①研究の背景
2020年1月15日に初めて日本で感染者が確認された新型コロナウイルスですが、最近は感染者数の増加も緩やかになってきています。しかし、いつまた爆発的に感染者数が増加してもおかしくありません。
そこで、「マスクの種類ごとに感染者数の増加をシミュレートし、グラフにしてわかりやすく示すことで、感染予防への意識を高められないか」と思い、このようなテーマで研究していくこととなりました。
②仮説とねらい
今回のシミュレーションでは、「マスクなし」「ウレタンマスク」「不織布マスク」の三つの場合をシミュレーションしていきます。いうまでもなく、マスクを着けなかった場合に、感染者が爆発的に増加することは容易に想像できます。では、ウレタンと不織布の場合はどうなるでしょうか?一般的には不織布マスクが推奨されていますが、ウレタンマスクではダメなのでしょうか?今回の研究で明らかにしていきたいと思います。
③研究内容
シミュレーションをする際に用いる方程式(感染症数理モデル)には、SIモデル、SIRモデル、SEIRモデルなど、ほかにも複数種類が在ります。今回の研究では、SEIRモデルを使ってシミュレーションをおこなっていきます。
SEIRモデルというのは、感染症に対して免疫を持たないもの(Susceptible)、感染症が潜伏期間の者(Exposed)、発症(Infectious)、感染症から回復し免疫を獲得したもの(Recovered)の四種類の状態の人を考慮してシミュレーションできるモデルのことです。
そして、感染症の増減をSEIRモデルでグラフにするには、感染者一人が何人に感染させるかを示す値である、R0(基本再生産数)を求める必要があります。R0に関しては下の図がわかりやすいと思います。
④技術的知識
求めた三種類のR0,シミュレートする人口、初期の感染者数等を、北海道大学大学院が公開しているモデル(https://biostat-hokudai.jp/seirmodel/)に入力し、シミュレートします。
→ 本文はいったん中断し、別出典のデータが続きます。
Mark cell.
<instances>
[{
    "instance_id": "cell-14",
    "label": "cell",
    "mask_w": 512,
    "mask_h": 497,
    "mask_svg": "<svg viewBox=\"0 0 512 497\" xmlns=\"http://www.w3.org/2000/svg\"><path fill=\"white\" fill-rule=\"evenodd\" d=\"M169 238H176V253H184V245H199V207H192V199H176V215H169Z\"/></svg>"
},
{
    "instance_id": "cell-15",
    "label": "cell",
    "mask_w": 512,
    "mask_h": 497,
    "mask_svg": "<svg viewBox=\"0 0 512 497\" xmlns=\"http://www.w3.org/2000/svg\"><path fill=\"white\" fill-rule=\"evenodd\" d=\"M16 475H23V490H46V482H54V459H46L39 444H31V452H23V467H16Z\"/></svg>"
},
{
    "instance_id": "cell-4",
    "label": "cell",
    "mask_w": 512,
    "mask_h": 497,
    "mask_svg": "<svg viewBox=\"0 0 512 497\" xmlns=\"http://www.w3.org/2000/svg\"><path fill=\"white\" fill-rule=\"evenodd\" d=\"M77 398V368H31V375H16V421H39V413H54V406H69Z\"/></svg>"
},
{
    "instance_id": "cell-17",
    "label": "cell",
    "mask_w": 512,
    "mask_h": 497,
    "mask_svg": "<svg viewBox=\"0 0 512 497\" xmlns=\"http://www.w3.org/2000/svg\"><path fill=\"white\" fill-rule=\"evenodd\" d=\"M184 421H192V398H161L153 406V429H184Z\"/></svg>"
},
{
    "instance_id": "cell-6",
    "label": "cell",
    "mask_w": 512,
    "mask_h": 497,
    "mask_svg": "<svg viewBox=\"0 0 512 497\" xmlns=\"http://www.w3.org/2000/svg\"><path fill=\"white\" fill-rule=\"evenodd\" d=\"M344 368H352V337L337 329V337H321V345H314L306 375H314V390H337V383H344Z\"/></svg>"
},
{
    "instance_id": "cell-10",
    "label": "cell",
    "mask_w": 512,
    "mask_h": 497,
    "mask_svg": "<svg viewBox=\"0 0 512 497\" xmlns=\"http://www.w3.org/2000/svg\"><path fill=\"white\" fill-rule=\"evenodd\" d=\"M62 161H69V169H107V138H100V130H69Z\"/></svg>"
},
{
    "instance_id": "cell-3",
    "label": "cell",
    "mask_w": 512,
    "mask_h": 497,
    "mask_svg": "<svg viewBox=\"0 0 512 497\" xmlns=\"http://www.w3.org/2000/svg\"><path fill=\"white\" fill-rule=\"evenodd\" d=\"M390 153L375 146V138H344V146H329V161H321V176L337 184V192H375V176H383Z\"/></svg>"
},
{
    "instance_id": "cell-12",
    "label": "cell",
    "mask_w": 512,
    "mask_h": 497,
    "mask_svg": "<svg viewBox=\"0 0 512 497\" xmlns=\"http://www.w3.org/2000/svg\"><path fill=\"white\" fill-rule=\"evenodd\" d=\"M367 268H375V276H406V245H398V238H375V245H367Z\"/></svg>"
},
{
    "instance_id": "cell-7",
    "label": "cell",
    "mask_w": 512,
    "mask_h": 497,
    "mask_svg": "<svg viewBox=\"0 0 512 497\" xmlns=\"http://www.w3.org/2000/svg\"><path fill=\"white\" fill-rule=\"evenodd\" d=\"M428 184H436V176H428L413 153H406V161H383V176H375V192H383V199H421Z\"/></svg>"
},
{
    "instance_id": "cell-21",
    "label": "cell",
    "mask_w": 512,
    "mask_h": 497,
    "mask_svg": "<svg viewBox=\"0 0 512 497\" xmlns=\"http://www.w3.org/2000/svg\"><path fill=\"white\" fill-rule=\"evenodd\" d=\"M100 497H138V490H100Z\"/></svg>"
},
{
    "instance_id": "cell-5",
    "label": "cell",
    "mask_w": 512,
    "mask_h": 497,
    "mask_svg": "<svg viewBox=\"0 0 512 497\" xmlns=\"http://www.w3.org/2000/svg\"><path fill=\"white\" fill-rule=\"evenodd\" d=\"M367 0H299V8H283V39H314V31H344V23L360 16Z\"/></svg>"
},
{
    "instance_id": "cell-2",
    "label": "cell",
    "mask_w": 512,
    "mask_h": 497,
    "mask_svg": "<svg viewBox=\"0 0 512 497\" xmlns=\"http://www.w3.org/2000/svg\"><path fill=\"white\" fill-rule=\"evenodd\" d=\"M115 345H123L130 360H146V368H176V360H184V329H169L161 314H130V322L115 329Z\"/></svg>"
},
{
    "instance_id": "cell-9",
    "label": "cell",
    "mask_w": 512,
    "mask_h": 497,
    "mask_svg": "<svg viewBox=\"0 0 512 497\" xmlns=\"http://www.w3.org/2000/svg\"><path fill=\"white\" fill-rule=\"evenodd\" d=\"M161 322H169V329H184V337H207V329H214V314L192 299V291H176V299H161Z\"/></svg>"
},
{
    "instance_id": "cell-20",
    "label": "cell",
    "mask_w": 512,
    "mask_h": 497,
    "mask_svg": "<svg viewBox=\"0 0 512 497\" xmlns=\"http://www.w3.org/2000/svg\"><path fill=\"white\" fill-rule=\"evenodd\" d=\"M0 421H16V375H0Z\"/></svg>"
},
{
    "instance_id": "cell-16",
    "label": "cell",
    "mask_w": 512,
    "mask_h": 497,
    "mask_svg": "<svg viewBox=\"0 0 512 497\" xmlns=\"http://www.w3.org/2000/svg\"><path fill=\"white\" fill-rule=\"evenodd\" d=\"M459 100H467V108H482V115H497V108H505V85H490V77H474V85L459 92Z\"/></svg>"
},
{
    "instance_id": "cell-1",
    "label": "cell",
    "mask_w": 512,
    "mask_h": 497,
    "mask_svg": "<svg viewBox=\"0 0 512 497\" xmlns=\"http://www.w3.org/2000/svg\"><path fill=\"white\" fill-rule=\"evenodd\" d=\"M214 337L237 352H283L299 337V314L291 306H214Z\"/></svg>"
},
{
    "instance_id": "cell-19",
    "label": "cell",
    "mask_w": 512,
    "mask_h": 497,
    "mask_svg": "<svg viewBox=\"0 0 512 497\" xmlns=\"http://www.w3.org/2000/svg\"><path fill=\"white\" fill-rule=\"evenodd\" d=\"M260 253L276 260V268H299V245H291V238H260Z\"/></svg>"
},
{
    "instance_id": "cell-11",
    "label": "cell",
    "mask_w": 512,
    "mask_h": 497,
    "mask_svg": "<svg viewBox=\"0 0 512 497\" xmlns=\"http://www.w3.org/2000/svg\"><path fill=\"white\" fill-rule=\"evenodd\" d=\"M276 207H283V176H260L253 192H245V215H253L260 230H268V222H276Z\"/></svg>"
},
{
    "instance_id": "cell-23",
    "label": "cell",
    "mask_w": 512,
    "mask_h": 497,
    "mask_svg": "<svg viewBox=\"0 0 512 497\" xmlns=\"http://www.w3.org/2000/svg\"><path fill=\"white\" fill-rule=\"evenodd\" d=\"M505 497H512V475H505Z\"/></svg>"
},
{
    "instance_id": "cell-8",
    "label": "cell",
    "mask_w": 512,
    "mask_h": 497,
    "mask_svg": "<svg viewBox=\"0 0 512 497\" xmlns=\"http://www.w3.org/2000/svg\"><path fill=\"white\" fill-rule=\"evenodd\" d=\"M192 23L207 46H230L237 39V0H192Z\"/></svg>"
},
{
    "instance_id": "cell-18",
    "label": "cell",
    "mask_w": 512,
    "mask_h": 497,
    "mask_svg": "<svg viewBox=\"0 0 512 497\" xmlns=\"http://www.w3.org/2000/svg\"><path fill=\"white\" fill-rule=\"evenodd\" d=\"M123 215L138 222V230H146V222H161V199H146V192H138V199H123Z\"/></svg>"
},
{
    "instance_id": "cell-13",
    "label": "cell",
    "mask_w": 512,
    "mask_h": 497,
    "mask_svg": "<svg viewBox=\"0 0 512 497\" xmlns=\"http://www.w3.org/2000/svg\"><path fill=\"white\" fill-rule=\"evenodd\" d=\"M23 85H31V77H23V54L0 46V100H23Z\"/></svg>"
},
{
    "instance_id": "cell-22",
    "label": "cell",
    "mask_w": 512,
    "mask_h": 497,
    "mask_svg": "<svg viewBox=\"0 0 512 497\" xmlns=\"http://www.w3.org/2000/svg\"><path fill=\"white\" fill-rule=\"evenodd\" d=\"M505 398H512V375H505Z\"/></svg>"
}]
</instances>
上のグラフは、マスク未着用時のものです。十日目には100人、二十日目には1000人を突破しています。
上のグラフは、ウレタンマスクをつけた場合のものです。先程と比べれば増加は緩やかですが、十五日目には100人を突破、その五日後には倍に増えています。
最後に不織布マスクです。この場合、二十日後ですら50人までしか増加していません。先の二つの場合と比べると圧倒的に緩やかです。
これらの結果から、不織布マスクのほうが感染予防の効果が高いということがわかってもらえたと思います。
⑤これからの取組
本来なら、SEIRモデルをすべて自分たちで作り、それに値を入力してグラフを作れるようにしたかったのですが、一から自分たちで作るとなると、大学数学の知識が必要になってしまい作ることができず断念しました。
また、SEIRモデルよりも複雑ですが、よりリアルで視覚的にわかりやすいシミュレーションを行えるMASモデルというものもあります。今後は、このMASモデルでシミュレーションをしていきたいと思っています。
⑥まとめ
今回マスク種別に感染者数の増減をグラフにしたことで「ウレタンマスクはデザイン性に優れてはいるが、マスクとしてはあまり有能ではない」ということがわかりました。
マスク着用の必要性は皆理解していることと思います。そのうえでマスクの種類にも配慮することで、感染者数を減少させ、コロナウイルスが流行し始める前の日常が再び訪れる日が近ずくかもしれません。